Freitag, 25. Oktober 2013

Von dem doppelten Wirken der Gerechtigkeit - Predikt vom Hl. Bonifacius

Dritte Rede 

Von dem doppelten Wirken der Gerechtigkeit.

1. Die erste Gerechtigkeit ist, das Böse nicht zu thun, was der Teufel eingiebt, die zweite ist, das Gute zu thun, was der allmächtige Gott uns zu thun ermahnt, weil Gott das Heil unserer Seelen wünscht und, wie gesagt wird, will ,daß alle Menschen selig werden (I. Tim. 2, 4.).
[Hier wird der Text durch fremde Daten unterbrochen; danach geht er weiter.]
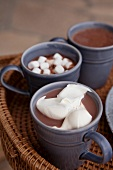 Cups of cocoa with cream and marshmallows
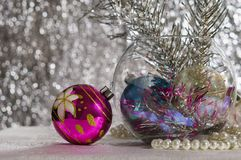 Pink Christmas ball and the vase. Pink Christmas ball and vase with tinsel and balls on the silver background Stock Image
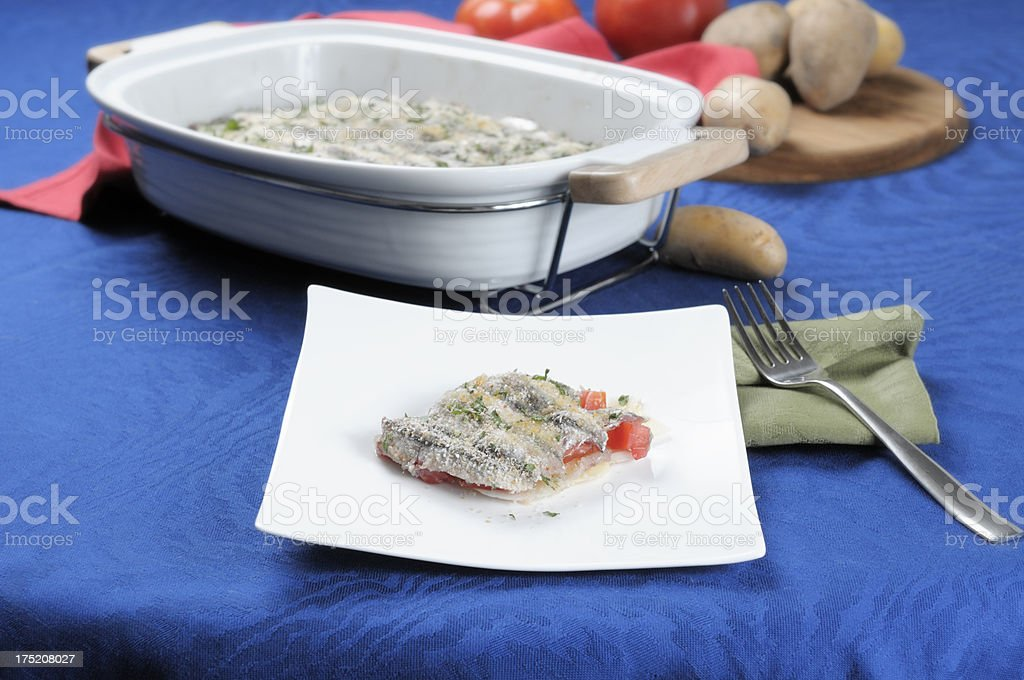 Sardines baked with vegetables royalty-free stock photo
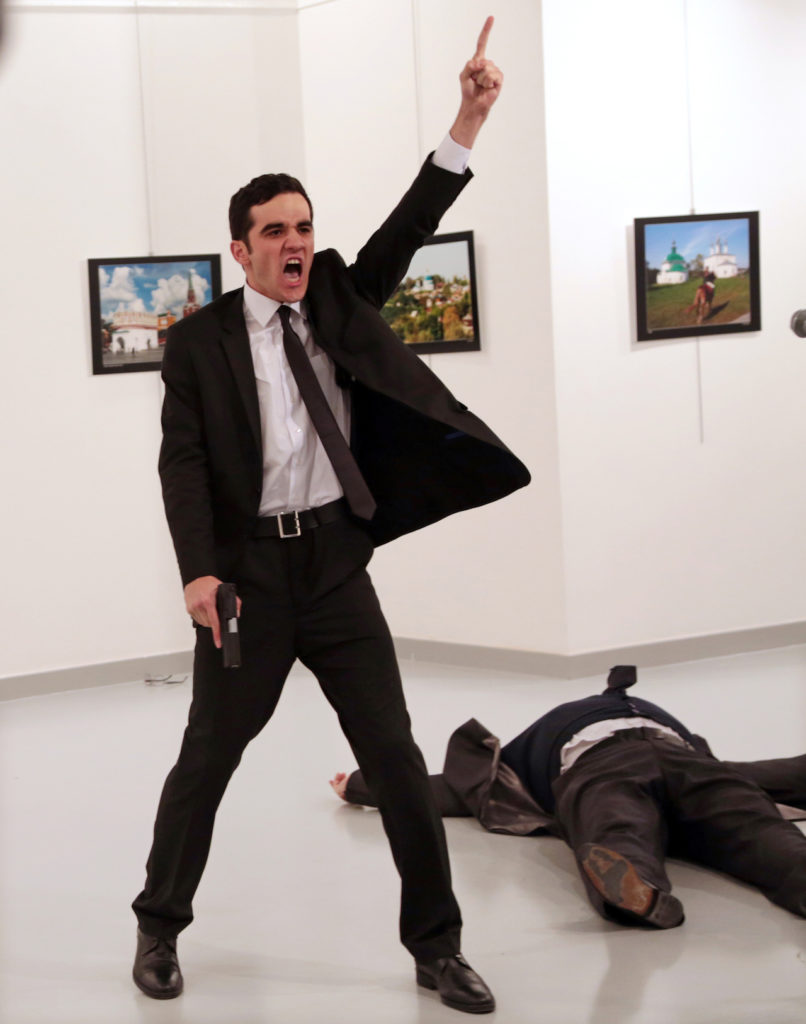 Mevlut Mert Altintas shouts after shooting Andrei Karlov, right, the Russian ambassador to Turkey, at an art gallery in Ankara, Turkey, Monday, Dec. 19, 2016.  (AP Photo/Burhan Ozbilici)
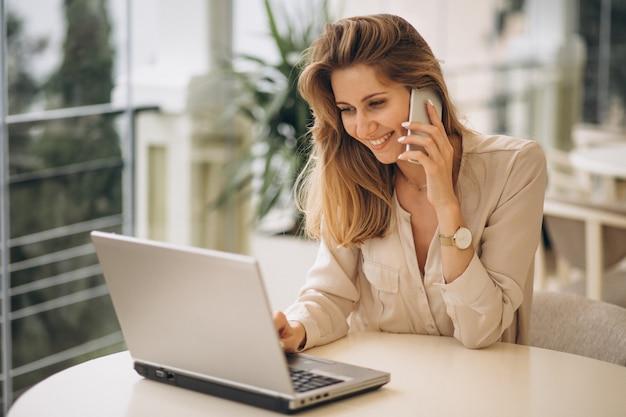 Mulher de negócios, trabalhando no laptop e falando ao telefone Foto gratuita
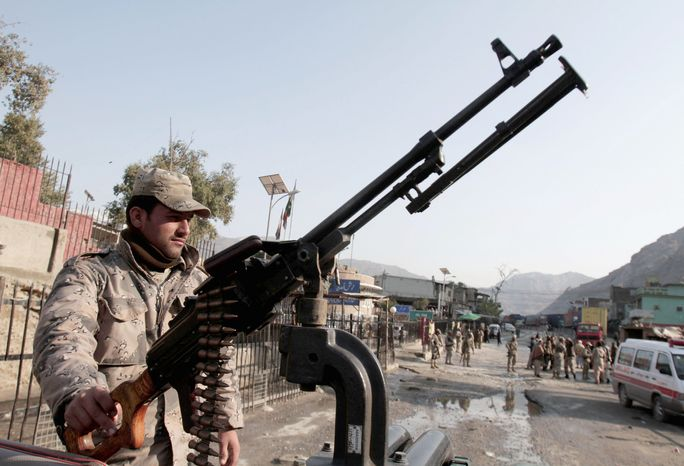 An Afghan police officer stands guard at the border crossing with Pakistan on Saturday east of Kabul. Violence in Afghanistan fell in 2012, but insider killings by uniformed Afghans against their foreign allies rose dramatically. (Associated Press)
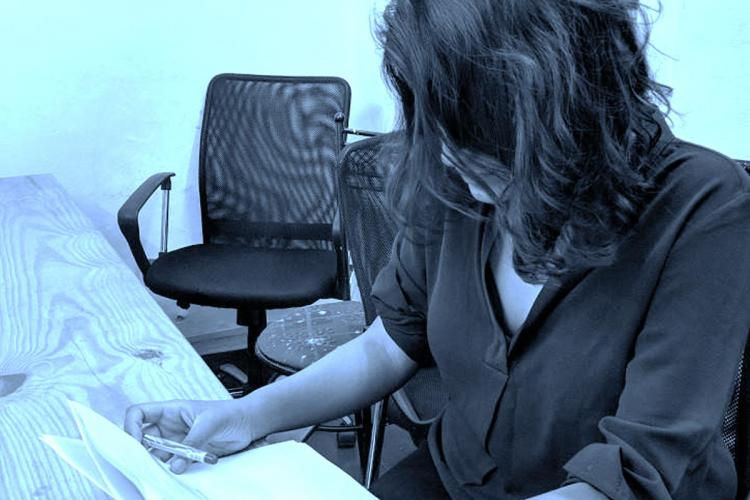 Representative image of a girl sitting at a table looking down at a piece of paper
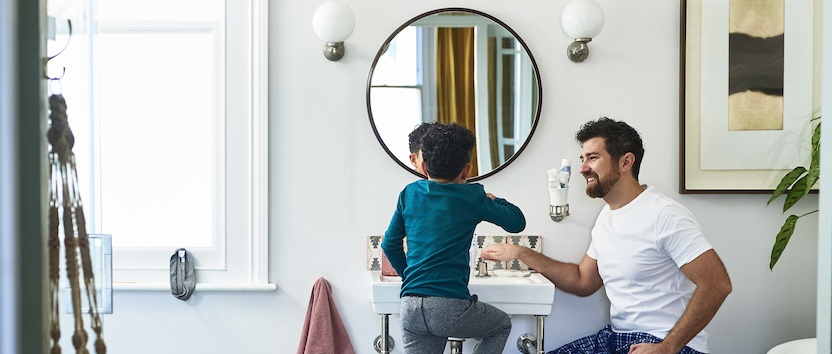 A father helping his child brush teeth
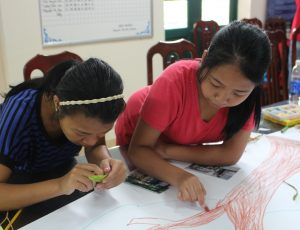 Two girls sitting at a table leaning over a poster working on it.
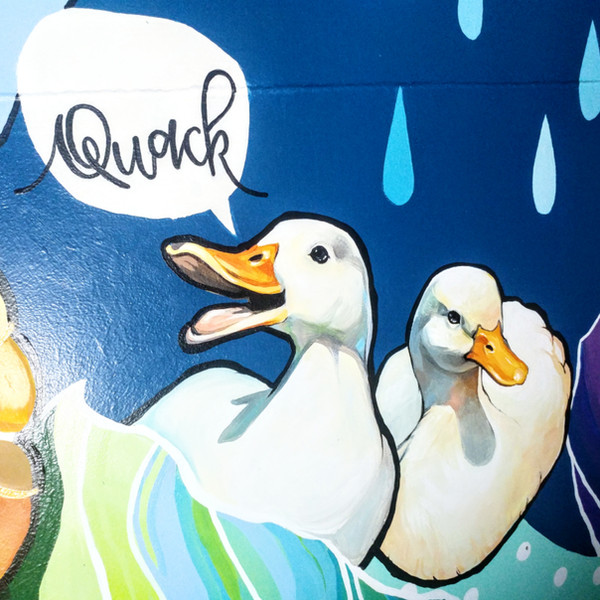 This is a close up image of the painting that wrapped around a smoothie shack for Tsue's Farm out in North Shore on Oahu. Tsue's Farm has many outdoor interactive activities to offer for both leisure and educational purposes. This piece of the mural was inspired by the Pekin Ducks that they have in part with their petting zoo.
Hören wir also, Geliebteste! worin das Böse besteht, welches der Teufel eingiebt, und sodann, worin das Gute besteht, welches wir nach dem Willen unsers Herrn und Gottes thun sollen, damit wir Kinder seiner Liebe und nicht Kinder des ewigen Verderbens seien. Die erste und schlimmste unter den Sünden ist der Stolz, durch welchen der Teufel, als er ein hochherrlicher Engel im Himmel war, fiel und sich mit allen seinen Gesellen des ewigen Verderbens

schuldig machte. Die zweite war der Ungehorsam, durch welchen der erste Mensch des Paradieses verlustig ging, indem er, weil er das Gebot des allmächtigen Gottes nicht beobachtete, in diese Sterblichkeit versetzt und in der ganzen Nachkommenschaft seiner Söhne der ewigen Verdammniß schuldig wurde, wegen welcher Verdammniß, wie wir gesagt haben, der allmächtige Gott in die Welt kam, um sie von uns abzuwenden und uns von allem Elende zu befreien. Sodann verbietet uns unser Herr und Gott dem Teufel zu gehorchen, weil dieser viele Theilnehmer an seinem Verderben zu haben wünscht, und weil jene welche durch Unzucht, Todtschlag, Ehebruch, Völlerei, falsches Zeugniß, Meineid, Ungerechtigkeit, Raub und Betrug den Willen des Teufels thun und Neid, Haß und Verläumdung gegen ihre Brüder üben, in ewiger Schmach mit dem Teufel und seinen Engeln zu dem nie erlöschenden Feuer verdammt werden, diejenigen aber, welche den Willen des allmächtigen Gottes thun und seinen Geboten gehorchen, in ewiger Herrlichkeit mit Christus und seinen heiligen Engeln herrschen werden.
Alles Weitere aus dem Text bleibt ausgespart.